_Extrait à lire_
· · · ·

Je reviens sur l’amendement de Sophie Primas, sur lequel René-Paul Savary insiste beaucoup, et j’entends son insistance au regard des enjeux, pour le secteur du tourisme, mais pas seulement, comme l’a montré Daniel Gremillet.
Mais, franchement nous nous connaissons un peu : je ne vous invite pas à une grand-messe à la Saint-Glinglin. Nous allons nous pencher ensemble sur ce dossier, étant rappelé, encore une fois, que la branche HCR – même si, je l’entends, elle n’est pas la seule concernée – pourra prendre aussi la main. Selon ce qu’elle aura fait, nous déciderons ensemble. Nous avons une clause de rendez-vous qui n’est pas très lointaine : le projet de loi à venir sur la formation professionnelle et l’apprentissage. Si alors nous ne débouchons sur rien, vous serez fondés à nous critiquer, mais, pour l’heure, créditez-nous de notre souhait de prendre en compte la question que vous soulevez. Le Premier ministre a pris hier des engagements forts en termes de caps ; en termes de méthode, voilà celle que je vous propose en toute bonne foi. (Sourires.)

· · · ·

_Données fournies_
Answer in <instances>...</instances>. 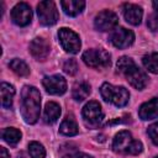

· · · ·

_Le problème_
Renvoyez sans aucune modification le passage de l'extrait sur l'amendement de Sophie Primas qui va de « Je reviens sur » jusqu'à « montré Daniel Gremillet. ».

_Corrigé de l'exercice_
Je reviens sur l’amendement de Sophie Primas, sur lequel René-Paul Savary insiste beaucoup, et j’entends son insistance au regard des enjeux, pour le secteur du tourisme, mais pas seulement, comme l’a montré Daniel Gremillet.